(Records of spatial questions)
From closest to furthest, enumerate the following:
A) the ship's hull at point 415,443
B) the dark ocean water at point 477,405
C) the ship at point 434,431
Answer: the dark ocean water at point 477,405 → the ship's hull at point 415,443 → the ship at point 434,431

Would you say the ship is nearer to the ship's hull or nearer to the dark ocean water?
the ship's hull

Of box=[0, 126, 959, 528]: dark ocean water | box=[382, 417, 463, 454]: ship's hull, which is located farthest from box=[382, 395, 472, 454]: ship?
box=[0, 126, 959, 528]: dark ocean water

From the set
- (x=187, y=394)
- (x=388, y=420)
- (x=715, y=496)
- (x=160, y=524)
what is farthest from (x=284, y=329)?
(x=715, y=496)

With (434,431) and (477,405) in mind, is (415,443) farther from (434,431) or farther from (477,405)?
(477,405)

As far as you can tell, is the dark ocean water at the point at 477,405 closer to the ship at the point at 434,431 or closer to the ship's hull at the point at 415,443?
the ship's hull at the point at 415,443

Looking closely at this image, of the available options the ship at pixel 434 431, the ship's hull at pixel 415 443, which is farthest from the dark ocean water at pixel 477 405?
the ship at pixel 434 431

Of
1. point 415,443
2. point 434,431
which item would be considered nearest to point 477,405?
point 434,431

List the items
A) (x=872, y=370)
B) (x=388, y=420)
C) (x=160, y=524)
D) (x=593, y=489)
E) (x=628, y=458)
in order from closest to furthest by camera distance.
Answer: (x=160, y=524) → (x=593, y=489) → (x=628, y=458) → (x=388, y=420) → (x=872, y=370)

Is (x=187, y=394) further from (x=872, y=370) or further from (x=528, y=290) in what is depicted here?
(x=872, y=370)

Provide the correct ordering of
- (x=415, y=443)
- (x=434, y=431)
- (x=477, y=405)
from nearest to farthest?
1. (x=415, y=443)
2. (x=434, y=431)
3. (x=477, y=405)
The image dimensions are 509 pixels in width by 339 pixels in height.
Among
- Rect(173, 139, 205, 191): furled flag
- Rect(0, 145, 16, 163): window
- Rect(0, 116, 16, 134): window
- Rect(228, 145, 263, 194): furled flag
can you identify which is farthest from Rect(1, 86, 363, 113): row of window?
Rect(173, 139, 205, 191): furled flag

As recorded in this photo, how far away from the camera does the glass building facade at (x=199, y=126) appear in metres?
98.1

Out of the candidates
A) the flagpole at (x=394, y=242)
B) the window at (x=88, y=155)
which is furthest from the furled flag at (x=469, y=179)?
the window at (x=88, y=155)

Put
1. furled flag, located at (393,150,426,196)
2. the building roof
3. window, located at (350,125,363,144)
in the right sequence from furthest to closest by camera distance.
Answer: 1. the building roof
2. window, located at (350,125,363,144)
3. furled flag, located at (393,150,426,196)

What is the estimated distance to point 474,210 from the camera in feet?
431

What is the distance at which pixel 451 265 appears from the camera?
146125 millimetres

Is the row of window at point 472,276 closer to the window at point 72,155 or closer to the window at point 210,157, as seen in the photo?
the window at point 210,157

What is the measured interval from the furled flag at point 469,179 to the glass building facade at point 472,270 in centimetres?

_AIM_
Rescale the data from the line containing "List the items" through the line containing "3. (x=477, y=405)", both included. Reproduce every line in that stretch, requests included, but multiply each coordinate in the answers by 1.05 and round it to a whole number, with halves rounded up, while leaving the numbers in the requests unchanged.

_EXPECTED ANSWER_
List the items
A) (x=872, y=370)
B) (x=388, y=420)
C) (x=160, y=524)
D) (x=593, y=489)
E) (x=628, y=458)
in order from closest to furthest by camera distance.
Answer: (x=168, y=550) → (x=623, y=513) → (x=659, y=481) → (x=407, y=441) → (x=916, y=389)

Is (x=187, y=394) further from (x=872, y=370) or further from (x=528, y=290) in what is depicted here?
(x=916, y=389)

Provide the correct ordering of
- (x=415, y=443)
- (x=434, y=431)
- (x=477, y=405)
from nearest to farthest?
1. (x=436, y=465)
2. (x=456, y=453)
3. (x=501, y=425)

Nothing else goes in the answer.